Jacques Chirac ne s’intéressait pas plus au cyclisme qu’il ne s’y connaissait en football. Il préférait le sumo, c’est comme ça. Mais si le sport était pour l’ancien président de la République, disparu le 26 septembre, une langue étrangère mal maîtrisée, il aimait ceux qui la parlaient : les sportifs. Sur Twitter, le Tour de France a d’ailleurs salué jeudi « la mémoire d’un de ses plus grands amis ».

Il faut dire qu’avec sa fonction de maire de Paris, Jacques Chirac (né en 1932, Tour gagné par le titi parisien André Leducq) n’a presque jamais raté l’arrivée sur les Champs-Elysées, avec le redoutable honneur de remettre le maillot jaune au vainqueur. Mais pas la première année de son « règne » parisien, en 1977. D’où une histoire abracadabrantesque, comme il aurait pu le dire. Le maire de Paris est absent et envoie à sa place un de ses adjoints, l’ancien Premier ministre Maurice Couve de Murville.

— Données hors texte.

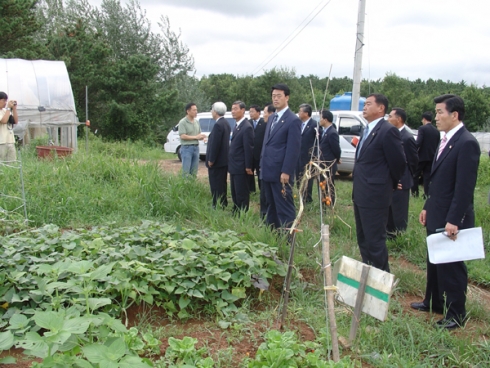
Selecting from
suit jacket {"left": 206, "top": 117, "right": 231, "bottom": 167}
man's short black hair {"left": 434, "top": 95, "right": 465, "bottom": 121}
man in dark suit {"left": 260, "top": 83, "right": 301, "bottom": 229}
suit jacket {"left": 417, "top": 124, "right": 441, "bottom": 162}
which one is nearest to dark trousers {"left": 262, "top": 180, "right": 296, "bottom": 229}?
man in dark suit {"left": 260, "top": 83, "right": 301, "bottom": 229}

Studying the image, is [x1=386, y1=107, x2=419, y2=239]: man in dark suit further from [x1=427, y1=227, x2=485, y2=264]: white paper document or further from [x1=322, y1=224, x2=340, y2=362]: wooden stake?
[x1=322, y1=224, x2=340, y2=362]: wooden stake

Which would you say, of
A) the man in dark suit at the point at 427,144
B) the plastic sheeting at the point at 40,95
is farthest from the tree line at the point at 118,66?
the man in dark suit at the point at 427,144

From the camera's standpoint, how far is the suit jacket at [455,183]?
3271 mm

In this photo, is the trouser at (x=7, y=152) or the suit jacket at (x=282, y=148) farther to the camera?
the trouser at (x=7, y=152)

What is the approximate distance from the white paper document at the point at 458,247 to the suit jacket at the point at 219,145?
407cm

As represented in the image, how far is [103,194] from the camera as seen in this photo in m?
6.37

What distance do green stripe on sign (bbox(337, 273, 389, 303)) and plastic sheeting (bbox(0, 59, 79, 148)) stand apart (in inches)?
440

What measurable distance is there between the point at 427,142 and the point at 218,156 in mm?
3748

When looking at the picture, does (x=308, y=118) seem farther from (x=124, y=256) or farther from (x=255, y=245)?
(x=124, y=256)

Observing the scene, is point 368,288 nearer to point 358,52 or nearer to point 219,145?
point 219,145

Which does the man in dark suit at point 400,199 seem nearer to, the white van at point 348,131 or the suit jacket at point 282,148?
the suit jacket at point 282,148


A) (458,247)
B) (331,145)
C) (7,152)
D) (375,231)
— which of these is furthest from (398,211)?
(7,152)

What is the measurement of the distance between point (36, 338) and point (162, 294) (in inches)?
52.0

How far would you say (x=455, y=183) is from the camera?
337 cm
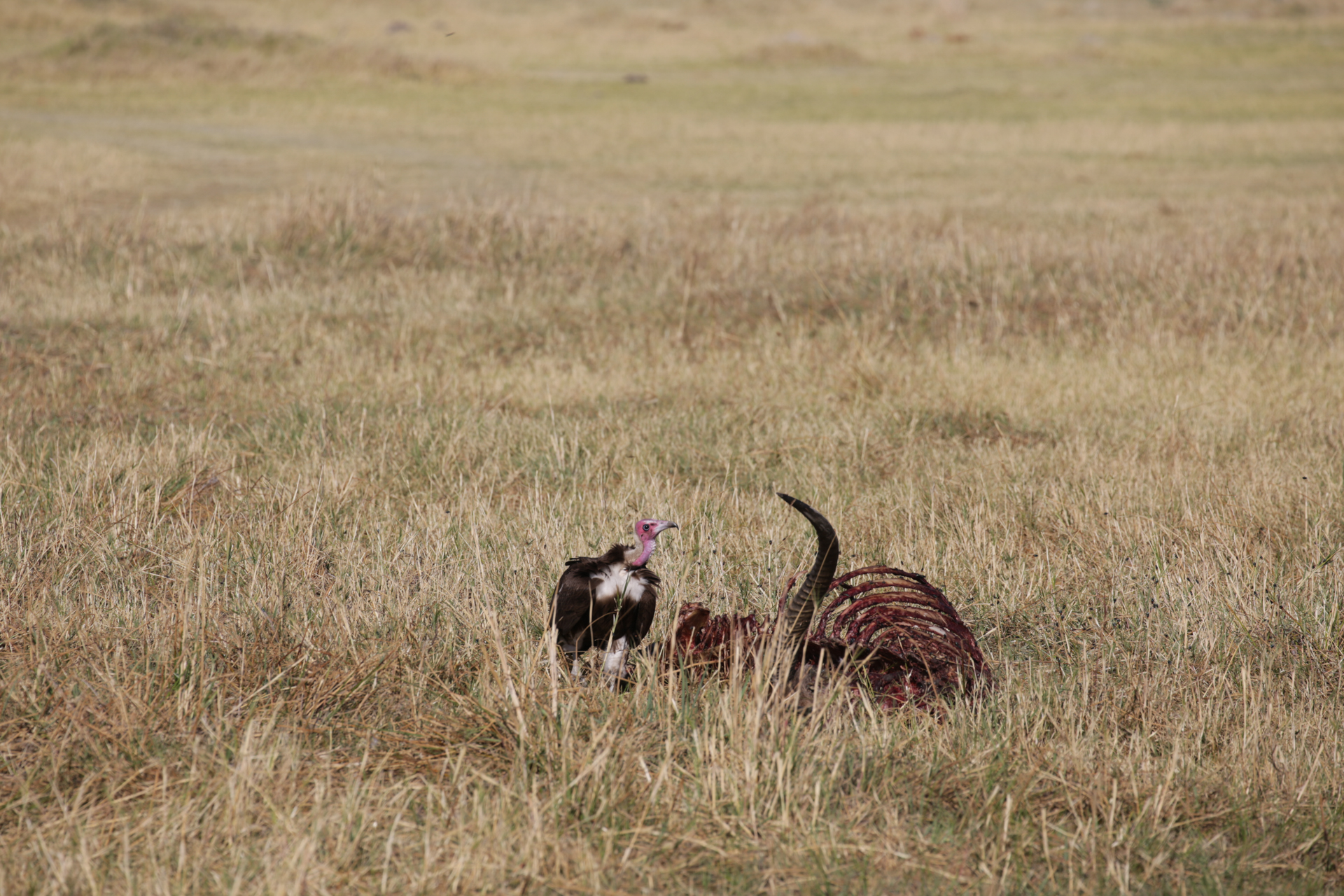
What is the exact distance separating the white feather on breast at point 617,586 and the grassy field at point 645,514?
0.23 m

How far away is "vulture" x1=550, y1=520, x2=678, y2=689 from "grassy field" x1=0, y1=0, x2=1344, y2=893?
0.45 feet

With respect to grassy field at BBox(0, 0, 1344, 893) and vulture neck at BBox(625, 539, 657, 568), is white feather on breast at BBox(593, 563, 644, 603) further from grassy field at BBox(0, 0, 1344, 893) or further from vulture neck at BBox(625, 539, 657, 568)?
grassy field at BBox(0, 0, 1344, 893)

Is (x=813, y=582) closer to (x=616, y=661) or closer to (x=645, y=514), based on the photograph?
(x=616, y=661)

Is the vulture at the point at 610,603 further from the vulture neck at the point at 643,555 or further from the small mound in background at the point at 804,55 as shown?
the small mound in background at the point at 804,55

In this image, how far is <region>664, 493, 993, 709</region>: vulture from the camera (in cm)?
326

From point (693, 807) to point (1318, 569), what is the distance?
2.90 metres

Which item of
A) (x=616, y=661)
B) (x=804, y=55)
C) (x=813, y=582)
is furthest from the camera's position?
(x=804, y=55)

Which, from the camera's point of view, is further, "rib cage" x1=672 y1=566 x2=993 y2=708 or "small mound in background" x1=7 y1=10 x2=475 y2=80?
"small mound in background" x1=7 y1=10 x2=475 y2=80

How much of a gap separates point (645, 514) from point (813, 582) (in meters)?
2.14

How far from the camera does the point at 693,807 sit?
273cm

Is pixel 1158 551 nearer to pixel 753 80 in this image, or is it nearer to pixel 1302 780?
pixel 1302 780

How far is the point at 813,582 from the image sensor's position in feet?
9.55

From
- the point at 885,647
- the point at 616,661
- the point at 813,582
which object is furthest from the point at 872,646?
the point at 616,661

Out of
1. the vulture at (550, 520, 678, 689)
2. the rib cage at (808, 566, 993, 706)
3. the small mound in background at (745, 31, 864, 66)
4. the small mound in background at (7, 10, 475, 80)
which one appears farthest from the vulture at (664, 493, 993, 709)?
the small mound in background at (745, 31, 864, 66)
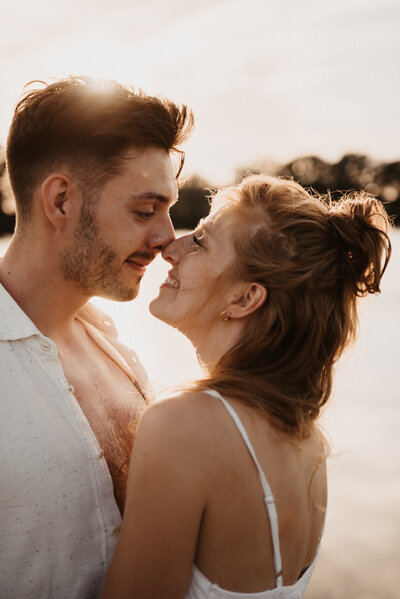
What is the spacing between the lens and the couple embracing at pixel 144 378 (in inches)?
75.7

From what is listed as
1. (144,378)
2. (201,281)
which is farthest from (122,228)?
(144,378)

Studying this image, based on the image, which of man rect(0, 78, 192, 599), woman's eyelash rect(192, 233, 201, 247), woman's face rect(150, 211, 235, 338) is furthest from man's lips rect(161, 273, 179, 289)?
man rect(0, 78, 192, 599)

Mais entre la présidence de la République et Chirac, c’est la guerre. Valéry Giscard d’Estaing, qui avait fait le déplacement en 1975 pour la première arrivée sur les Champs et la victoire de Bernard Thévenet, demande au ministre des Sports, Jean-Pierre Soisson, de le représenter. Casse-tête diplomatique pour les organisateurs : qui va remettre le maillot jaune ? Couve ou Soisson ? La mairie de Paris ou le pouvoir exécutif qu’entend bien défier Jacques Chirac depuis sa citadelle ? Le directeur du Tour, Xavier Louy, a une idée : à l’adjoint au maire le maillot jaune, à charge pour le ministre de remettre un cadeau au nom du président. Ainsi est née la tradition du vase de Sèvres remis chaque année au vainqueur du Tour. Il paraît même qu’on l’a appelé « le vase de Soisson (s) », mais il n’est pas sûr que les jeunes générations aient appris ce haut-fait historique à l’école…

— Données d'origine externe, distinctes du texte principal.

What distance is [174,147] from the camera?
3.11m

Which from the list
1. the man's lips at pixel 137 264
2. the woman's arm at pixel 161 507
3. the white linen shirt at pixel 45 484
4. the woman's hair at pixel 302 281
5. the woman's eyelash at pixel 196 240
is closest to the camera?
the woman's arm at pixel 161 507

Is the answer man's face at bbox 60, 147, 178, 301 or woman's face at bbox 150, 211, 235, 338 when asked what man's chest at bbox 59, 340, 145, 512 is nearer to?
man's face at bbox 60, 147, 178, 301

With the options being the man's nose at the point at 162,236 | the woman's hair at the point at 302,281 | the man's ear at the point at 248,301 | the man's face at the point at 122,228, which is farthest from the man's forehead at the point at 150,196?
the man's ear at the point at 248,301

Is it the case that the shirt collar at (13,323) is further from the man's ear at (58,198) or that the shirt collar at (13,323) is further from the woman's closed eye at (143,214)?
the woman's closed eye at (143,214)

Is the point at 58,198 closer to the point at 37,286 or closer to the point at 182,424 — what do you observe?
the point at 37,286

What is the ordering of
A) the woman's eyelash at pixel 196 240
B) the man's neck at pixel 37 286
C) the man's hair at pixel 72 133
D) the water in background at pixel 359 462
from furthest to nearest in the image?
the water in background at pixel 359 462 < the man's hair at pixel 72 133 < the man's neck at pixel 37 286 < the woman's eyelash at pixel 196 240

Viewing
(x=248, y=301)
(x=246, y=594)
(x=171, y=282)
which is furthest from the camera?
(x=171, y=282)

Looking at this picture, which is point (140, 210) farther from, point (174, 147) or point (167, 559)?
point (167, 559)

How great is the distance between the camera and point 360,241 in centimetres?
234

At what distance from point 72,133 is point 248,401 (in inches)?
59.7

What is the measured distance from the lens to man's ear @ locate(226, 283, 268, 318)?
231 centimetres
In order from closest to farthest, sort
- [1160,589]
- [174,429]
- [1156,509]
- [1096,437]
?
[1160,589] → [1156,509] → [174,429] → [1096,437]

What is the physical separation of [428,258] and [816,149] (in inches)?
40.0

En grand cumulard comme l’époque les aimait, et de surcroit époux d’une conseillère générale, Jacques Chirac accueillit aussi le Tour en Corrèze. Premier ministre en 1987, il donne d’abord le départ du Tour à Berlin avec son homologue allemand, deux ans avant la chute du mur, et est ensuite présent à l’arrivée de l’étape de Chaumeil (gagnée par Martial Gayant). Il écrit simplement sur le livre d’or : « Génial ! (dirait ma fille) ».

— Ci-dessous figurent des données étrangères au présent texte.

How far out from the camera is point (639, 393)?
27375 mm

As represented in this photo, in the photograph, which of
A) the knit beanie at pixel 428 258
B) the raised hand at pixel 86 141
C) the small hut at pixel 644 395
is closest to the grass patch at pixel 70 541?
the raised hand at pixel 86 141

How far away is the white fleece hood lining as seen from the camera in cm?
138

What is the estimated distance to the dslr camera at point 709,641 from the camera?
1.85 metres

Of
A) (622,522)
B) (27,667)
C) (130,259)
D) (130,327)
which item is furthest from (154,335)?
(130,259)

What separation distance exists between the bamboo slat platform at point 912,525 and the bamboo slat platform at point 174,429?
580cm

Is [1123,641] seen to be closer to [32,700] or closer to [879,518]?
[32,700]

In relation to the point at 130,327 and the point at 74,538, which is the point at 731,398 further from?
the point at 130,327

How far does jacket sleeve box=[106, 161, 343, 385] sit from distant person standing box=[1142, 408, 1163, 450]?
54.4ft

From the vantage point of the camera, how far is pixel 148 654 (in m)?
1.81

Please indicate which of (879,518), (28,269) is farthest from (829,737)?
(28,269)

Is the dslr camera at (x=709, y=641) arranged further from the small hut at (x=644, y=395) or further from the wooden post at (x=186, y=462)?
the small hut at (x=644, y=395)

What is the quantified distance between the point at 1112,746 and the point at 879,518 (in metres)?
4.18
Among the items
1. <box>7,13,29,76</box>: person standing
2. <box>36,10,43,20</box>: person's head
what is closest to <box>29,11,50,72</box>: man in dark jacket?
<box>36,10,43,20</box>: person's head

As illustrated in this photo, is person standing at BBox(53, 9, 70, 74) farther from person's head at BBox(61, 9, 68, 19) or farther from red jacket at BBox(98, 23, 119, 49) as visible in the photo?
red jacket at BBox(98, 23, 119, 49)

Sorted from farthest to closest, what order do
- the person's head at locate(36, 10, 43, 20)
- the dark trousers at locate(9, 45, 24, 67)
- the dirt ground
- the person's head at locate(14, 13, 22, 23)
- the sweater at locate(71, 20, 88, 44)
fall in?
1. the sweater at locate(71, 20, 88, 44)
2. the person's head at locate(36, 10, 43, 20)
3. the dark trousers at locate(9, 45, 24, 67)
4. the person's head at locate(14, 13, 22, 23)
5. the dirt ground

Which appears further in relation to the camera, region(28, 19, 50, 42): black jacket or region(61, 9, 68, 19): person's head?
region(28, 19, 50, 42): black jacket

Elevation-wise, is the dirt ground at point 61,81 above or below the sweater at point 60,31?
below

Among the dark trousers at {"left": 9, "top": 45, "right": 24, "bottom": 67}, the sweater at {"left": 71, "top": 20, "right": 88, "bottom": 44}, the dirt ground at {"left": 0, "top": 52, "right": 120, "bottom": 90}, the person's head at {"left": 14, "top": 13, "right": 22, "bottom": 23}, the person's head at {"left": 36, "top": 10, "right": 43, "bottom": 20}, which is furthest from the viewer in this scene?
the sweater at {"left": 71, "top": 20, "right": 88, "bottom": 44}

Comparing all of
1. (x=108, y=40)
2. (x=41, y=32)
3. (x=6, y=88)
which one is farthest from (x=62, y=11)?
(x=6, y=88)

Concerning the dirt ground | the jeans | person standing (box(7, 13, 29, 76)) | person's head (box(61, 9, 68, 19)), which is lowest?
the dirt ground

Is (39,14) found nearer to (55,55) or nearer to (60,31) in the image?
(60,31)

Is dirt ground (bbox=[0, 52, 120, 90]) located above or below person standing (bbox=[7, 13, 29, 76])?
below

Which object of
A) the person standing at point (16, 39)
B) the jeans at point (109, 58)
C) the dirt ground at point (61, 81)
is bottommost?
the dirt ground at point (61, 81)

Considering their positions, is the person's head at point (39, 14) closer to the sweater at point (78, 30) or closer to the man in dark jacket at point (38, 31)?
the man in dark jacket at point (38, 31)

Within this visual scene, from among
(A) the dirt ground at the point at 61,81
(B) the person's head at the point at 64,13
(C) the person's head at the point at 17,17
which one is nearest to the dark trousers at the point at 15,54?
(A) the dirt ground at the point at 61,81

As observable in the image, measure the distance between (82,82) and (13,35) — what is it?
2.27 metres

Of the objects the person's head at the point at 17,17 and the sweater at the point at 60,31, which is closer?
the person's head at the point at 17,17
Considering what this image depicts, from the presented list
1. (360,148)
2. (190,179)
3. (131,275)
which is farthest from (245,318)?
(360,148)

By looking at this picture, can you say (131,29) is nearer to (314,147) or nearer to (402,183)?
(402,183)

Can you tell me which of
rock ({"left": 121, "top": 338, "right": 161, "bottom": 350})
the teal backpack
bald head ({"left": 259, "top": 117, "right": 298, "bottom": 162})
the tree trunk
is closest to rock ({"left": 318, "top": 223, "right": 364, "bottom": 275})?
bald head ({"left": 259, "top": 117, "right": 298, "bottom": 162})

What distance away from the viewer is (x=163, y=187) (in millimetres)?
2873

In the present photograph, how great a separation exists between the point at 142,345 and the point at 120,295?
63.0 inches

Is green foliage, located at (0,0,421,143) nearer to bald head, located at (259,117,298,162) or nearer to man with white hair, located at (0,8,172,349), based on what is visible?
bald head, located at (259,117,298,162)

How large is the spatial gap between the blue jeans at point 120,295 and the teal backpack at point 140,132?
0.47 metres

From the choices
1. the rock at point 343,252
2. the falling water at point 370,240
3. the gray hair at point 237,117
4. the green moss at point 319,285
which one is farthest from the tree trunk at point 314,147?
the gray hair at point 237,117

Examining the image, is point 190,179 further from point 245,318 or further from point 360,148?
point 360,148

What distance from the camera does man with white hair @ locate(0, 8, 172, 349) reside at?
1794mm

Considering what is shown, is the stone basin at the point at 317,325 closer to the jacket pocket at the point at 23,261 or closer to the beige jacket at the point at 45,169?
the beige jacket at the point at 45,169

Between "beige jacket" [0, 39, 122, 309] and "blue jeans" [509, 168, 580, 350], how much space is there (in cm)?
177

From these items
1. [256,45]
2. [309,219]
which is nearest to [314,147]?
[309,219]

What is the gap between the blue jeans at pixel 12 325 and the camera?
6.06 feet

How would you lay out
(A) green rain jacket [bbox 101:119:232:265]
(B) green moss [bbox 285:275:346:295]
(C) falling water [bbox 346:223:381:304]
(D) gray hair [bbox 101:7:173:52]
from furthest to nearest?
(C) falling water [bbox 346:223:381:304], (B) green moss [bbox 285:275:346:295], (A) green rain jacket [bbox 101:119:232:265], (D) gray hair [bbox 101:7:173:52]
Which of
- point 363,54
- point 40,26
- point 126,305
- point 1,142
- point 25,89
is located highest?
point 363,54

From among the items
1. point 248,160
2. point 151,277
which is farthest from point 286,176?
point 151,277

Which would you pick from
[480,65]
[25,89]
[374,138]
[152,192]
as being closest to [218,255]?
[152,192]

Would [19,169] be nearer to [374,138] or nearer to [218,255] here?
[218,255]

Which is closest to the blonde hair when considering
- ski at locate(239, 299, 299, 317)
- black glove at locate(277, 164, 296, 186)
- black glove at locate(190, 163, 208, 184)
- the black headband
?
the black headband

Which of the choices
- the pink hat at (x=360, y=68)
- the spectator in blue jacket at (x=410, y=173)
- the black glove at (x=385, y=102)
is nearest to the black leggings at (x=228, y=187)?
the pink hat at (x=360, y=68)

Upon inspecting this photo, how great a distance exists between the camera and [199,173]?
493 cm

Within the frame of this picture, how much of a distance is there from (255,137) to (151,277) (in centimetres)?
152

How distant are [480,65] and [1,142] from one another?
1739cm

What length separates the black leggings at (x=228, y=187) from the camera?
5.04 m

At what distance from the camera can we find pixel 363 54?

En 1998, Bernadette Chirac a bataillé ferme pour obtenir une étape « chez elle », en l’occurrence un contre-la-montre de 58 kilomètres (c’était le bon temps !) entre Meyrignac-l’Eglise et Corrèze. La France sort de la victoire en Coupe du monde de football. Jacques Chirac a revêtu le maillot tricolore et embrassé le crâne de Fabien Barthez. Va-t-il aussi enfiler un maillot jaune ? Non, mais il est aux premières loges : la veille de l’étape, le patron du Tour Jean-Marie Leblanc et son illustre prédécesseur Jacques Goddet sont les invités du couple Chirac au château de Bity. Leblanc constate que le président est « très costaud » sur la bière. Il faut bien se consoler : en exclusivité, il vient d’annoncer que Richard Virenque et son équipe seraient exclus du Tour le lendemain. L’affaire Festina a jeté son ombre sur le Tour. Jan Ullrich gagne l’étape et remet à Jacques Chirac un maillot jaune dédicacé. Mais tout le monde a la tête ailleurs.

Le soir, soulagé que la journée commencée par une rencontre avec Hafez-al-Assad s’achève enfin, Jacques Chirac regagne le château de Bity après avoir déclaré : « Je suis reconnaissant au Tour d’avoir pris en compte le désir de ma femme au cœur de ce pays. » Les journalistes des agences de presse sont encore avec lui et racontent qu’on apporte alors au chef de l’Etat un petit billet confidentiel : le corps du navigateur Eric Tabarly, disparu en mer en juin, vient d’être retrouvé. La journée du président n’était donc pas terminée.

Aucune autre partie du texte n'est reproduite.